While still taking the House of Representatives, Republicans underperformed nationwide. But in New York, the GOP did exceedingly well, winning five out of the state’s six competitive House races, flipping four seats previously held by Democrats in the process, including the House Democrats’ campaign chief.

Since the GOP won a five-seat majority in the House, those four flips proved instrumental to the current political landscape in Washington, D.C

(Luke Parsnow graphic (Spectrum News 1)

A change in the court

Just three months after the New York Court of Appeals rejected the Democrat-drawn maps, Chief Judge Janet DiFiore announced she would step down from the bench. The deciding vote, DiFiore wrote the majority opinion in that case, which angered the state’s progressives. Democratic U.S. Rep. Hakeem Jeffries, who is now House minority leader, simply said “good riddance” to DiFiore’s retirement announcement. 

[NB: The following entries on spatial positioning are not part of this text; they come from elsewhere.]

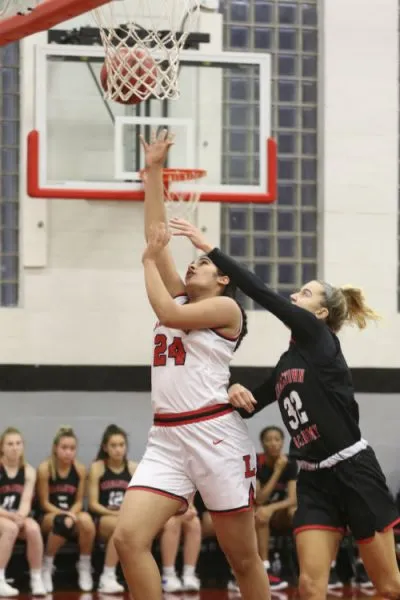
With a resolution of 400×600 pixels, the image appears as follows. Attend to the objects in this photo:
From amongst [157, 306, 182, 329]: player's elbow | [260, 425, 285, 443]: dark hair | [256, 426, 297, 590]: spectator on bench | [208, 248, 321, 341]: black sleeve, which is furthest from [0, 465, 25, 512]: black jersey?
[208, 248, 321, 341]: black sleeve

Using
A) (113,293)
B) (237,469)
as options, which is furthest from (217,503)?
(113,293)

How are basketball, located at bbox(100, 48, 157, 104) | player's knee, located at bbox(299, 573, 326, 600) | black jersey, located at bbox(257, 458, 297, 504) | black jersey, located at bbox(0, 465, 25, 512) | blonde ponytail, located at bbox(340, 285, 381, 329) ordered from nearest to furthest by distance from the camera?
player's knee, located at bbox(299, 573, 326, 600), blonde ponytail, located at bbox(340, 285, 381, 329), basketball, located at bbox(100, 48, 157, 104), black jersey, located at bbox(0, 465, 25, 512), black jersey, located at bbox(257, 458, 297, 504)

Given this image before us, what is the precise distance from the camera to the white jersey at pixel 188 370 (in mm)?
5672

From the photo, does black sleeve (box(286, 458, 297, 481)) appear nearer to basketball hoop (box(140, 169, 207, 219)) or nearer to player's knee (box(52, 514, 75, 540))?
player's knee (box(52, 514, 75, 540))

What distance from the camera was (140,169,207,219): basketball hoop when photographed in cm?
964

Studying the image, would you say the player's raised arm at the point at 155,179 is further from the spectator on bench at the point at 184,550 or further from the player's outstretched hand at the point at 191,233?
the spectator on bench at the point at 184,550

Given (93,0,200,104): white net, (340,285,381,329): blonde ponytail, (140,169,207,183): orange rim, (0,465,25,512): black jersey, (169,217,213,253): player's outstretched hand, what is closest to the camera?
(169,217,213,253): player's outstretched hand

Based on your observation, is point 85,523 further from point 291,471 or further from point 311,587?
point 311,587

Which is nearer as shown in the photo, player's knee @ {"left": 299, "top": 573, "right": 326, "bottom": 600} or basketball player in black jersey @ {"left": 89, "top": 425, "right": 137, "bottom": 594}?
player's knee @ {"left": 299, "top": 573, "right": 326, "bottom": 600}

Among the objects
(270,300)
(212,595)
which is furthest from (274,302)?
(212,595)

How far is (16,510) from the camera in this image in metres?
9.28

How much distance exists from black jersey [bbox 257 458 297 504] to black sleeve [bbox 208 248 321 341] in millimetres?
4376

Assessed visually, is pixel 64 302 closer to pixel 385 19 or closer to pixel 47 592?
pixel 47 592

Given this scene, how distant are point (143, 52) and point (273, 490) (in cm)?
383
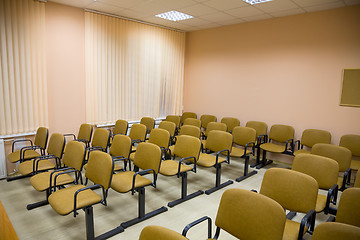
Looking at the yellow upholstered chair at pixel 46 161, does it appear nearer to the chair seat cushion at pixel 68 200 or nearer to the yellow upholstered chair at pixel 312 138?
the chair seat cushion at pixel 68 200

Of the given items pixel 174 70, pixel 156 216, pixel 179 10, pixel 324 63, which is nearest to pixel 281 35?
pixel 324 63

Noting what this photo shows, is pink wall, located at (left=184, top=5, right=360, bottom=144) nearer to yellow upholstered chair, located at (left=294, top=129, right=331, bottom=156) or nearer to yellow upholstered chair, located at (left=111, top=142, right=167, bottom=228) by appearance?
yellow upholstered chair, located at (left=294, top=129, right=331, bottom=156)

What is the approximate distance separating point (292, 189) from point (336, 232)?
86 centimetres

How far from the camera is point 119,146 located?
3803 mm

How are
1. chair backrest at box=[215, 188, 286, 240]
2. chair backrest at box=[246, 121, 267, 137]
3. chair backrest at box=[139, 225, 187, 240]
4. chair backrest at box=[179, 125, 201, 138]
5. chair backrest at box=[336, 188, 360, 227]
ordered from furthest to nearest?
chair backrest at box=[246, 121, 267, 137] < chair backrest at box=[179, 125, 201, 138] < chair backrest at box=[336, 188, 360, 227] < chair backrest at box=[215, 188, 286, 240] < chair backrest at box=[139, 225, 187, 240]

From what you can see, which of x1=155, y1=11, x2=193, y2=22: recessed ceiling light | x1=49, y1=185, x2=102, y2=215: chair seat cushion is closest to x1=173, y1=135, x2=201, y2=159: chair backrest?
x1=49, y1=185, x2=102, y2=215: chair seat cushion

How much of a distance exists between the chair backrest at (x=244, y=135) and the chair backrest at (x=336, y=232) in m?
3.35

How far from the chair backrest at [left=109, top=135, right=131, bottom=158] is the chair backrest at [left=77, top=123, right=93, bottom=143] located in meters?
1.00

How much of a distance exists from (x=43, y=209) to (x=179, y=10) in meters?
4.12

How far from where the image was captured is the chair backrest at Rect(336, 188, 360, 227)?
2.03 meters

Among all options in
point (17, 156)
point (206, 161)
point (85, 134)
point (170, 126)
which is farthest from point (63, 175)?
point (170, 126)

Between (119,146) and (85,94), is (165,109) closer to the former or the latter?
(85,94)

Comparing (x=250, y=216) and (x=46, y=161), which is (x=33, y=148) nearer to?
(x=46, y=161)

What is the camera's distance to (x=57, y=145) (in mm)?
3777
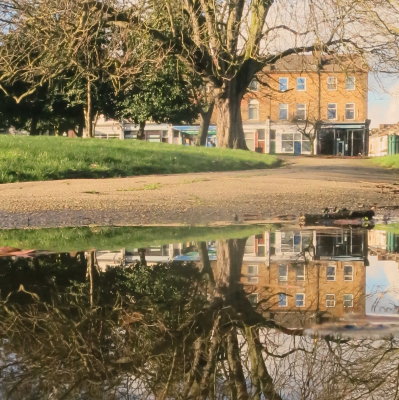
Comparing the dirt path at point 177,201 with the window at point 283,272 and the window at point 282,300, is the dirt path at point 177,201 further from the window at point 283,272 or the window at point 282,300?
the window at point 282,300

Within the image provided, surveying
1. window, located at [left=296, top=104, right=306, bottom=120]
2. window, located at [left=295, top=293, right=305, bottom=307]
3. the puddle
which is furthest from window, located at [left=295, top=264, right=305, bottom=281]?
window, located at [left=296, top=104, right=306, bottom=120]

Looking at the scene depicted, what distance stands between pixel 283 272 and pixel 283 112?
70.1 metres

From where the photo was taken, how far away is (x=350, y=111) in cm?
7350

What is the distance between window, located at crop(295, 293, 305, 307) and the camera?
412cm

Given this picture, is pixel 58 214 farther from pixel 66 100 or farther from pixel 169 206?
pixel 66 100

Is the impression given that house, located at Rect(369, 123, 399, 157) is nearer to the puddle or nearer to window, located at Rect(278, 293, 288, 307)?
the puddle

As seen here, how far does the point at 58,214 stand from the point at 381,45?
1764 cm

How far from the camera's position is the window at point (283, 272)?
505 centimetres

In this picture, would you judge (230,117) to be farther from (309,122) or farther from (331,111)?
(331,111)

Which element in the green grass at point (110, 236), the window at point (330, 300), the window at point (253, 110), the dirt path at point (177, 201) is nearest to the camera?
the window at point (330, 300)

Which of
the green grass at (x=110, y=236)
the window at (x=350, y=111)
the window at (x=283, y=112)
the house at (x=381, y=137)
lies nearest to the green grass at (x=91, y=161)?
the green grass at (x=110, y=236)

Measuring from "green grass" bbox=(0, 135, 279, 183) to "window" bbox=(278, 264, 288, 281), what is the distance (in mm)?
13047

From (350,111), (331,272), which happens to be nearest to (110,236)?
(331,272)

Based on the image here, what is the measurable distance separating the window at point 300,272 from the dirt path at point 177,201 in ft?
12.2
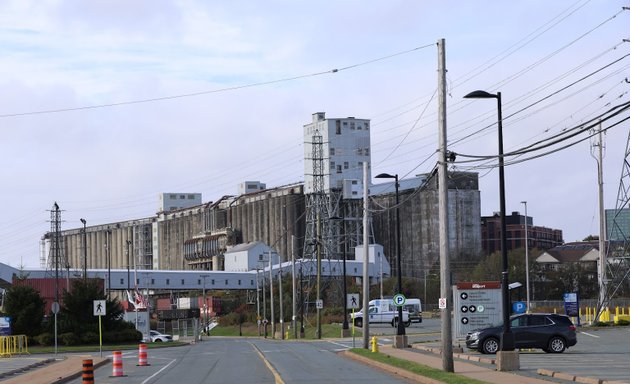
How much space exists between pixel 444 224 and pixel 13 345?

Echoing that sentiment, Democrats in the state Senate rejected Gov. Kathy Hochul’s first nominee to replace DiFiore as many members considered him too conservative.

Hochul then nominated Rowan Wilson, an associate justice on the court who had dissented in the redistricting case. Wilson was confirmed in April 2023. 

Democrats take the maps to the courts

That same month, a group of voters filed a challenge to the congressional maps drawn by the special master a year earlier, arguing the current lines must not remain in effect until 2030, when the next Census would be taken, and that the Independent Redistricting Commission has significant time to generate new maps and follow the process outlined in the state Constitution. 

In July, a state appellate court sided with the Democrats, and a Republican appeal meant the issue would once again end up in the state Court of Appeals.

In September, the Court of Appeals said the Independent Redistricting Commission could start to work on new lines while litigation progresses, but the current maps for now would remain in place. 

Should the court side with Republicans, the current maps will likely remain in place for the next decade. Should the court side with Democrats, the redistricting process will start all over again.

When asked if the commission would have more luck this time around, its chair, Ken Jenkins, seemed optimistic when he spoke to Capital Tonight in early October.

"I think everyone understands now that there’s a requirement for there to be compromise, to work together,” Jenkins said. “And I’m not sure that was the case when things were first going on.”

The court begins hearing arguments Wednesday in Buffalo. In the days leading up to now, Republicans in the New York House delegation and other powerful GOP officials crisscrossed the region to vocalize their opposition to Democrats’ latest efforts in this matter. 

Lee Zeldin, the former congressman who was the 2022 GOP gubernatorial nominee, told Capital Tonight a few weeks ago that the court is “getting used” and that “on the merit, clear as day, the lines we currently have should stay.”

The enormous political stakes in the court’s decision, with 2024 elections right around the corner, has many eyes on this case. 

A decision by the Court of Appeals is expected by the middle to end of December.